My only complaint about Python

Bengt Richter bokr at oz.net
Sat Aug 21 18:15:25 EDT 2004


On Fri, 20 Aug 2004 15:19:01 -0400, Tim Peters <tim.peters at gmail.com> wrote:

>[Darren Dale]
>...
>>>> Will the BDFL ever split with Visual Studio?
>
>[Tim Peters]
>>> We should be clear here that this isn't Guido's decision.  What you
>>> get on Windows is what you get on all other platforms in this respect:
>>>  you get what volunteers show up to produce, year after year after
>>> year.  So you get a fine Cygwin port from Jason Tishler, seemingly
>>> toiling all alone, and you get contributions from at least four
>>> developers who do use Visual Studio.
>
>[Darren]
>> I meant no disrespect to the developers.
>
>Didn't think you did.  I'm just saying (a) the BDFL is irrelevant to
>this particular issue; and, (b) you get what other people give.  If
>nobody with a long-term commitment to a specific Visual Studio
>alternative appears, then #b rules.
>
>> ...
>> This comes back to the heart of the matter. How do you get volunteers
>> who dont have access to VS to get involved with Python development?
>
>Very few Python contributors have access to VS, but it doesn't matter
>since most aren't running on Windows either.  Even on Windows, VS is
>usually irrelevant to whether somene can pitch in on reviewing bugs
>and patches, improving the standard libraries, improving the docs,
>helping on the newsgroup and mailing lists, keeping python.org
>healthy, etc.  I think it's more of a cultural thing, that Windows
>users typically have a lower contribution rate than users on other
>platforms (whether it's C code or anything else).
>
>I mentioned Cygwin before, and you can certainly develop C extension
>modules, for Python, on Windows, using that.  Other responders have
>their own favored VS alternatives.  "A problem" is that there's more
>than one VS alternative!  That fragments the relatively-small-anyway
>community of people who need a VS alternative on Windows.
>
>> I think the suggestions here were right on, give Python the ability to
>> support MinGW out of the box.
>
>That's a wish.  If it's to be granted, someone has to volunteer to do
>the work initially, and keep it working as the years go by.  Don't
>expect that one of the current contributors will do so (they're
>swamped already).  IOW, it's not a matter of convincing someone it's a
>good idea, it's a matter of someone volunteering to do actual, real
>work.
>
>> I thought that a compiler could even be included in a version of the Windows
>> distribution, but maybe that is taking it too far.
>
>That one won't happen -- most Windows Python users don't even know C,
>and download size is still an issue for many.  Even people who want to
>work on core Python development on Windows using VS need to work from
>a source tarball instead, or from a CVS checkout.

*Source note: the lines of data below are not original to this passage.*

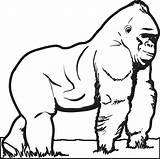 Gorilla Coloring Printable Animal Zoo Supplyme Outline Sheet Mountain Sheets Cartoon Animals Template Drawings Teacher Primates Crafts Pdf Mpmschoolsupplies sketch template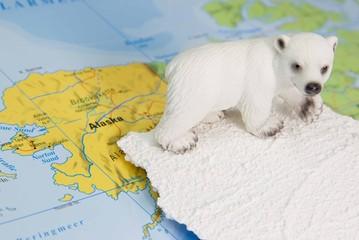 Ein Eisbär in Alaska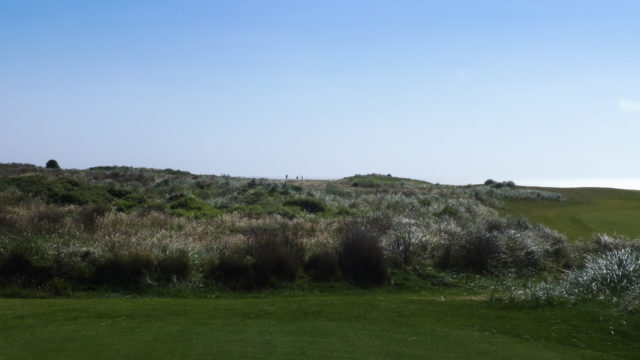 The 5th tee at Cape Wickham Links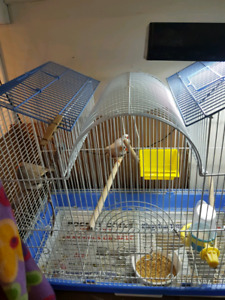 Finches for sale with cage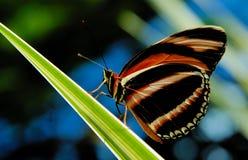 Zwart-witte vlinder Royalty-vrije Stock Afbeeldingen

Has anyone considered treating a current binary windows cpython distro like 2.3 as
a bootstrap, using a python script to control (e.g. via os and urllib etc) all the downloading
and md5/pgp-sig checking and building necessary to create an msys/MinGW installation
(as needed if not present) and then a python built from sources purely using msys/MinGW,
with end result being a python installation ready to be used in parallel, or to be switched
to as default?

It might take hours to download and crunch, and it might need to be re-startable
and be based on an evolving checkpointable config file of preferences etc, but why not?

If someone then wanted to make a script repackaging the result as a binary installation,
that would be handy too, and IWT some official versions of everything would wind up on python.org
after a while.

IMO a python script that created the whole thing from sources (well, ok, not including bootstrapping
msys/MingGW totally from sources ;-) would be a useful DOCUMENT as well as a tool. IOW, spreading
bot-knowledge can distribute the knowledge necessary to distributing the volunteer workload of
maintaining and improving the thing. I'm thinking simple text UI control as necessary.

Such a migration bootstrap script seems to me like it would have more robust survival prospects than
an equivalent-end-result prebuilt binary distro made ad hoc by hand and contributed.

Seems like someone must have thought of this before. I guess pieces exist as .bat or .cmd files,
but I'd like to see the whole thing wrapped in a single flexible python script.